Eduardo é fluente em inglês e espanhol, dizia o pai. É enturmado com o pessoal da Casa Branca, dizia o pai. Foi elogiado em público por Donald Trump, dizia o pai. Morou um tempo nos Estados Unidos onde aprendeu a fritar hambúrguer, dizia Eduardo.
O pai dizia mais. Eduardo tem muito faro para negócios. Sabe defender os interesses do Brasil. Ele será os olhos e os ouvidos do pai que precisa dos seus serviços. De resto, sua nomeação está longe de ferir a lei do nepotismo, acredite quem quiser.
Mas como Bolsonaro não seria Bolsonaro se não falasse pelos cotovelos e não dissesse muitas idiotices, ele usou seu programa semanal no Facebook para voltar ao assunto pela terceira vez, somente ontem. Anteontem, foram quatro vezes.

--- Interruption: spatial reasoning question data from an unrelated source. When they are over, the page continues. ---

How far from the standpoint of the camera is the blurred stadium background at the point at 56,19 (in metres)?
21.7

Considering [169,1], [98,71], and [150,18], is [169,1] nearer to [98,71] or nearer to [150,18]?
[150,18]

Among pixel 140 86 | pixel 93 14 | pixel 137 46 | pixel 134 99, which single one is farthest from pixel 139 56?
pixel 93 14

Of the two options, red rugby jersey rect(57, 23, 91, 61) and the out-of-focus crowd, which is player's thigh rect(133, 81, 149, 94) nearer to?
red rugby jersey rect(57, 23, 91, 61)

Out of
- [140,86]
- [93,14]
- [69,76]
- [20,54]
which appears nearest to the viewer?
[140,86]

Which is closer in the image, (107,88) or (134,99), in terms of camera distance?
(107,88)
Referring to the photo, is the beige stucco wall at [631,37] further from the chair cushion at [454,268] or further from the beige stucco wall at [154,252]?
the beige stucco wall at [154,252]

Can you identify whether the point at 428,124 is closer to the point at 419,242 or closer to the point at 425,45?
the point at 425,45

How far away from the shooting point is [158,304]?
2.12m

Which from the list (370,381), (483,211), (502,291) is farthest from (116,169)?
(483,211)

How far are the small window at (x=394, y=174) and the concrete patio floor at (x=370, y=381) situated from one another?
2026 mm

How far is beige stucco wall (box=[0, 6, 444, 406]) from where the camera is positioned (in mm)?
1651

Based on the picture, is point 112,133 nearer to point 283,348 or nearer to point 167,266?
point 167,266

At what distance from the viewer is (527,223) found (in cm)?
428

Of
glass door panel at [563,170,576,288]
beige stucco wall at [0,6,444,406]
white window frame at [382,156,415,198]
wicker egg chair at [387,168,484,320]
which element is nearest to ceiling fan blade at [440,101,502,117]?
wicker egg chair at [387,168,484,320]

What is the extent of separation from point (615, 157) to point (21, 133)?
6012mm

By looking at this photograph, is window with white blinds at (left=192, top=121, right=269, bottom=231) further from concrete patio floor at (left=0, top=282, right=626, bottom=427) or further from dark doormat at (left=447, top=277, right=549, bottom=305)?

Então deixou de lado o que antes repetia para assombrar o mais devotado dos seus devotos com as seguintes declarações:
“Lógico, que é filho meu, eu pretendo beneficiar filho meu, sim. Pretendo, se puder, dar filé mignon, eu dou, mas não tem nada a ver com filé mignon, nada a ver, é realmente, nós aprofundarmos um relacionamento com um país que é a maior potência econômica e militar do mundo”.
“Se eu quiser hoje, eu não vou fazer isso jamais, chamo o Ernesto Araújo, falo: O Ernesto vai para Washington, que eu vou botar o Eduardo no Ministério da Relações Exteriores”.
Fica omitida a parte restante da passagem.